### Document extract
************

# Can I bring a hedgehog to college?



## Dansie

I'm hoping to get a hedgehog soon, and if I do, I will probably have it through college, or at least for a few years into college (i'm 15 right now) so I was wondering, could I bring a hedgehog to college with me? Would it be allowed in a dorm? Any other advice would help too!


----------



## Immortalia

From my knowledge, most dorms do not allow pets. Unless it's some near/off-campus housing where you're basically living in a townhouse type with a bunch of people, and even then, you'd probably need permission. 
There HAVE been cases of people sneaking a pet into dorms(including hedgehogs), but it's not a very smart thing to do. Especially since the college could expel you if they found out, or give you a week to find the pet a new home, etc etc(I'm only guessing). 

Also, by that time, the hedgie would be older, possibly needing more vet visits, special needs. Would you be able to meet all the special needs and requirements? Many hedgies NEED warmer temperatures as they grow older(they may have been fine at 74 when younger, but one day goes into hibernation at the same temperature because of ageing, and needs warmer temp like 78). Will you have a car when in college? What if your hedgie suddenly needed to see the emergency vet? Would you have the $ and the travel ability to immediately rush your hedgie to the vet? Also, being first year college student, would you have TIME to take care of your elder hedgie? Would you notice ailments? Would you still take your hedgie out daily to bond, to check over, make sure all is well? 
My first year was full of school work and going out to explore the city. 

And while YOU may not mind washing a poop covered wheel in the bathroom or kitchen sink, the other people using that same sink might, and then go complain. 

Dorm rooms are also VERY small. I know mine was. All I had in there was a single bed, a desk, a mini fridge, drawers, a very very small closet, and I had about 1mX1m free space :lol: which of course... held my chair. 

When I went off to university, I left my animals at home, and I satisfied myself with a beta fish in my dorm room(which refused to die, even 3 years later :lol: ). After first year, I got my own apartment, and moved my cats out with me, as well as my birds. And now my remaining cat stays with my mom and I have my hedgie travelling everywhere with me. I have my own car, I have money for my animals(and always 100% supported by my mom if I ever need help). 

Honestly, right now, in order for you to even think about getting a hedgie, is to make sure you have full support from your parents. Talk to them, make some plans. If you really want a hedgie right now, see if they would be willing to take care of the hedgie if you do move out to dorms.

************

### Data supplied

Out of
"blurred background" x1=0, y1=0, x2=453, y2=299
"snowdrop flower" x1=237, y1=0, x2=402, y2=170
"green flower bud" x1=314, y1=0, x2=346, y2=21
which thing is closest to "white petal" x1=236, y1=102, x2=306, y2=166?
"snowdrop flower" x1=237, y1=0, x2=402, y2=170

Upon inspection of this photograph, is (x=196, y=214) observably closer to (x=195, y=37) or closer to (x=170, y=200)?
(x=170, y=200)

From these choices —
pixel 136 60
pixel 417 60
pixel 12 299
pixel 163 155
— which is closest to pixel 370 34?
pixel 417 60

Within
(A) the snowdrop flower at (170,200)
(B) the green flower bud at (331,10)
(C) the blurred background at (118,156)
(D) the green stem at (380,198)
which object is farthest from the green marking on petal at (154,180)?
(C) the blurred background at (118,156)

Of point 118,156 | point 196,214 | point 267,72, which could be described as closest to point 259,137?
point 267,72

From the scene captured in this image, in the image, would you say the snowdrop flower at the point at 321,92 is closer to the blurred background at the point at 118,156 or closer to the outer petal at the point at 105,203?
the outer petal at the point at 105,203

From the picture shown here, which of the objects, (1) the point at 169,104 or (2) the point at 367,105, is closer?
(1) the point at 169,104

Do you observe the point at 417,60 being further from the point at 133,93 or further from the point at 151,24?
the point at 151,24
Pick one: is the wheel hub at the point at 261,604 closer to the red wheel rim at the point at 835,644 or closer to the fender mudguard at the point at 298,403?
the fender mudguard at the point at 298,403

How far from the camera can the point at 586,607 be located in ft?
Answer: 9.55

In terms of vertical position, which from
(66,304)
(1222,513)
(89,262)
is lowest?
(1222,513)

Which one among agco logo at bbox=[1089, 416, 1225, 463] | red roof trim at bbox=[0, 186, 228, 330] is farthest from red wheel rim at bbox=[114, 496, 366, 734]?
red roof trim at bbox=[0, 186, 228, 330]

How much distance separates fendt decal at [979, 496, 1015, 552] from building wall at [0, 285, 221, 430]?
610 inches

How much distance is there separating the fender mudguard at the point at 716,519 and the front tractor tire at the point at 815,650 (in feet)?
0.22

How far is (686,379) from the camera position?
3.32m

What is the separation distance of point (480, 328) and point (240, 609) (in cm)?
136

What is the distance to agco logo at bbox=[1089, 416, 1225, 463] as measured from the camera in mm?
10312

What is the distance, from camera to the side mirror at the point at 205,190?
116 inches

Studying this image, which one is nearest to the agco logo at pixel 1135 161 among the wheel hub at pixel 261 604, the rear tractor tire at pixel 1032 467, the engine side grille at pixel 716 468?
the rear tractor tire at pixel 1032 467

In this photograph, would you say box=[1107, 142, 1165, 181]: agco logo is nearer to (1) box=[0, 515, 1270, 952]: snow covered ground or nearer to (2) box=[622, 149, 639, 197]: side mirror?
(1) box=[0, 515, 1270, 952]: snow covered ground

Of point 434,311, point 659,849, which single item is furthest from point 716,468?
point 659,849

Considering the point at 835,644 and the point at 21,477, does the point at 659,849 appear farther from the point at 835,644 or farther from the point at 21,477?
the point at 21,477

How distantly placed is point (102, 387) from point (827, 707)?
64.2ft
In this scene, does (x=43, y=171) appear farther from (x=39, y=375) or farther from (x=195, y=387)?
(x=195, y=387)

************

### Problem set
1. Please quote the records word for word, starting at the line that contains "Considering the point" and ending with the last line of the records.
2. Extend the forum thread about bringing a hedgehog to college, picking up after its final sentence.
The forum thread and the records have nothing to do with each other.

### Answers in order
1.
Considering the point at 835,644 and the point at 21,477, does the point at 659,849 appear farther from the point at 835,644 or farther from the point at 21,477?
the point at 21,477

How distantly placed is point (102, 387) from point (827, 707)?
64.2ft
In this scene, does (x=43, y=171) appear farther from (x=39, y=375) or farther from (x=195, y=387)?
(x=195, y=387)

2.
I'm glad that you are asking this ahead of time, as many don't and end up having to give their hedgie away on craigslist or something.


----------



## Hedgieonboard

It would just depend on the college but most likely if you live in the dorms it will probably be no. When I was in college it was two people in a room so it makes it hard to control who has access to your hedgie when you are gone. Without fail there is always someone in a group that thinks it would be funny to feed something to a pet that is crazy and shouldn't be eatten or messing around for a laugh. Another thing is most dorms don't allow anything but a fish. Even if the dorm did allow it, dorm rooms are usually pretty small where the only space a hedgie can usually fit would be the closet which has bad ventillation. Another thing from memory is that freshman year is a big change and usually the amount of homework and assignments takes a lot of getting used to because of the amount of time and effort that goes into them. This depends on how many classes you take but I usually did 15-19 credit hours a semester which left sleep and food on stolen time. 

I'm not trying to be discouraging but sharing the experience as I remember it. I do give you big kudos for thinking of the future, you sound very mature for your age


----------



## silvercat

When I stayed in res there were no pets allowed. When I lived in apartments with friends, we were allowed pets but I wouldn't have risked it with the amount of people passing through & general university behaviour. 

That said, I'd like to comment that it's really great to see you thinking ahead. It shows your responsibility towards caring for a hedgehog.


----------



## hihihishite

It really does depends on where you go, who you live with, and where you live. The others have brought up some great points.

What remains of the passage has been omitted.